Furthermore, this change is unproblematic. People can undergo a vast amount of qualitative change in their present life and still be the same person. For example, a person can be involved in a terrible accident that leaves him or her both physically and mentally very different. However, we would still consider that person to be the same person, numerically speaking, as the person who was in the accident, despite the change he or she endured.
So, when we ask whether or not the resurrected persons are the same persons who died, we are asking if they are numerically identical to someone who lived in the past. This question is problematic for the proponent of CDR. Suppose the answer is no, then it seems as if CDR is an empty hope for those who believe in it. For, the Christian does not merely believe that someone like her will be resurrected, but believes that she will be the one who is resurrected in the future.
Thus, CDR is committed to the claim that there must be some way for resurrection to occur that allows for numerical identity between a person before death and after resurrection. The dualist seems to have an easier time meeting this commitment. Under many dualist views, a person is identical to a soul or some sort of non-physical entity.
This is unproblematic because a person is not identical to the body but to the soul. The newly resurrected person is identical to someone who existed before because the soul is identical to a soul that existed before. It seems it is more difficult for a materialist to give an account of resurrection that accounts for the numerical identity of persons before and after death.
To see this, we will first look at a case involving the destruction and recreation of an everyday object and then apply that case to the materialist believer of CDR. The following case is taken from Peter van Inwagen p. Consider an everyday material object, such as a book or a manuscript. Suppose that at some point in the past this manuscript was burned. Now, what would you think if someone told you that he or she was currently in possession of the very same manuscript that was burned in the past?
Van Inwagen would find this incredible. He does not doubt that someone could possess an exact duplicate of the manuscript. He denies that anyone could possess a manuscript that was numerically identical to the one that was burned. Suppose the owner of the manuscript tried to convince van Inwagen that it was possible for it to be the same one by describing a scenario in which God rebuilds the manuscript using the same atoms or other bits of matter that used to compose the manuscript.
Van Inwagen claims that the manuscript God recreated is merely a duplicate. A duplicate is an object that is merely qualitatively identical to another object. Van Inwagen is not alone in thinking this. In it, a character of his argues that Kleenex boxes cannot be rebuilt after being completely destroyed. Underlying these intuitions is the view that mere rebuilding of an object even using the same parts is not enough to insure that the object after rebuilding is numerically identical to the object before rebuilding.
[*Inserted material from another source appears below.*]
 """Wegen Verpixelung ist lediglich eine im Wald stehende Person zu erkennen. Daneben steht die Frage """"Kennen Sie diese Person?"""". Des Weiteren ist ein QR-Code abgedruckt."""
Applying this intuition to the materialist we can see why CDR seems to be in conflict with materialism. For, materialism holds that people are material objects like manuscripts and Kleenex boxes. Under this picture, the reassembly view of resurrection, God would resurrect people by assembling together all the bits of matter that used to be a part of their bodies and bringing them together again to form healthy bodies. Specification of these terms will vary depending on the proponent of the reassembly view, but typically the parts under consideration are the basic micro-physical parts that we are made of.
For example, it would be a poor reassembly view of resurrection that held that God resurrected people by gathering all the organs that composed people at a previous time. After all, our organs will decay and decompose in a similar way that our bodies will. The protons, neutrons, electrons, quarks, superstrings, or whatever subatomic particle you choose will not decay in the same way, and presumably would survive into the future so that God might eventually gather them and reassemble them.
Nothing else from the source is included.